Le difficile apprentissage du digital – l’infinie résilience des entreprises

Parler de résilience et du digital dans une même phrase, c’est un peu comme parler de bonnet blanc et blanc bonnet. Cela va de paire et c’est souvent la même chose. Petit point de vocabulaire pour commencer, la résilience est la capacité à remonter la pente lorsque l’on subit un échec. En informatique, c’est même la capacité d’un système à continuer de fonctionner en cas de panne.

J’aurai pu parler de la résilience des individus que nous sommes, confrontés à un Internet pas toujours compréhensif des besoins des consommateurs, à des sites bloqués.

Digital Resilient

J’aurai pu parler des profs qui affrontent la résilience digitale presque tous les jours (allez lire ce post magnifique de Bill Ferriter). Non, aujourd’hui parlons des entreprises.

Pour moi, la plupart des entreprises qui ont fait le choix d’investir dans le digital (un choix plus ou moins forcé par l’environnement, les concurrents ou les consommateurs) doivent être préparées à connaître plus d’échecs que de réussite. Ou plutôt devrais-je dire de « difficultés ». Car la mise en place d’un nouveau système ne va pas sans heurs, le lancement d’un site Web ne vas pas non plus difficulté (qui se rappelle du lancement de http://www.france.fr !!!), la transformation digitale ne se fait pas en un claquement de doigts.

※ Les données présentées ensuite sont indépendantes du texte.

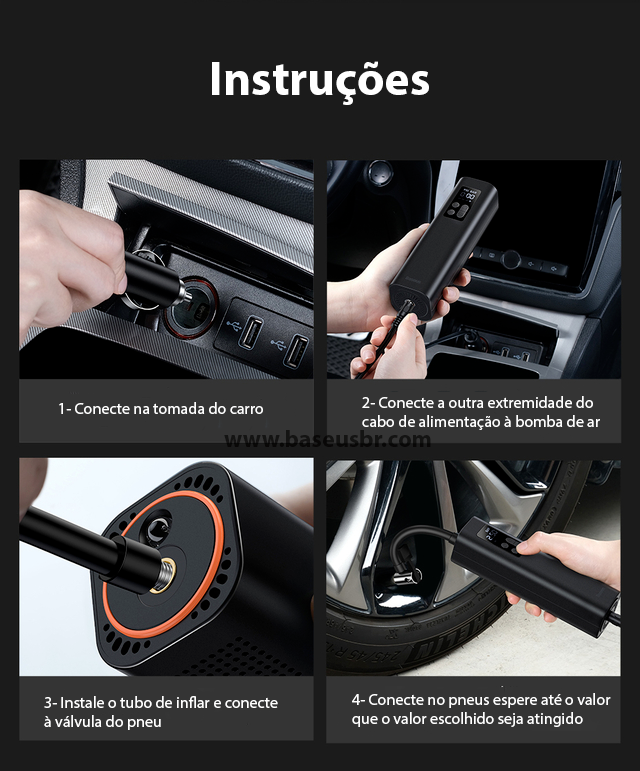 Instruções

1- Conecte na tomada do carro

2- Conecte a outra extremidade do cabo de alimentação à bomba de ar

www.baseusbr.com

3- Instale o tubo de inflar e conecte à válvula do pneu

4- Conecte no pneus espere até o valor que o valor escolhido seja atingido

Il faut donc dans de très nombreux cas, non seulement changer la structure, mais aussi et surtout changer la culture. En France et ailleurs, le choc entre visions court terme et long terme amène un décalage complet dans la mise en place de projets technologiques. Les investissements liés à la technologies sont des projets à moyen ou long terme. Un ERP aura un retour sur investissement à 3 ou 5 ans (dans le meilleur des cas), un site Web doit être construit pour durer, une communauté en ligne a besoin de 3 ans pour grandir et devenir autonome, un changement de culture lui peut être encore plus long…

Et c’est bien là que les problèmes commencent. La majorité des cabinets de consultations avancent l’idée que la technologie change pour le mieux… il faudrait aussi présenter dès le départ tous les obstacles à passer: résistance au changement, attentes trop hautes des nouveaux outils, difficulté à mesurer les retours sur investissement.

Et c’est là que la résilience entre en compte. Les entreprises qui réussiront la transformation par le digital ne seront pas forcément les plus riches ou les mieux structurées, mais bien celles qui seront capables de répondre positivement à tous les changements et impacts du passage à ces nouvelles technologies. Les écueils sont légions, les échecs retentissants (parlez-en à Google avec Google+ ou Wave à l’époque). La mise en place d’un ERP est un échec dans près de 75% des cas…. Par échec on entend, non respect des délais, des coûts ou des livrables, et le nombre d’entreprises investissant dans ces outils ne cesse d’augmenter, pourquoi ?

La capacité d’adaptation des entreprises est à mon sens à l’image des hommes qui les composent: infinie. Si l’homme peut s’adapter à presque toutes les situations, les entreprises, pour réussir, doivent également mettre en place les outils pour réussir.

Il y a 10 jours, les Échos donnaient les chiffres liés aux meilleures pratiques numériques du CAC 40 (2ème édition). La moyenne des entreprises sur 20 était de 10,51 ! Cela reste faible et pourtant, malgré les difficultés rencontrées, les entreprises continuent de se transformer. Ce qu’il fallait retenir de l’étude: (1) distiller une culture du numérique à tous les niveaux, (2) renforcer les liens avec l’écosystème numérique, (3) exploiter les données pour disposer d’une vue globale des clients, (4) utiliser le cloud, et (5) rester discret sur les risques de cybersécurité.

En gros, encore une fois de réels changements pour les entreprises : renouer avec l’esprit start-up quand on est un mastodonte n’est pas simple; se tourner et écouter les consommateurs lorsque l’on a tendance à les considérer comme des vaches à lait ne l’est pas plus…

Bref de nouvelles résolutions et de nouvelles désillusions pour beaucoup. Mais la réussite passera par la capacité de ces organisations à muter grâce au digital et à en tirer le meilleur. L’histoire se répète et continuera de se répéter.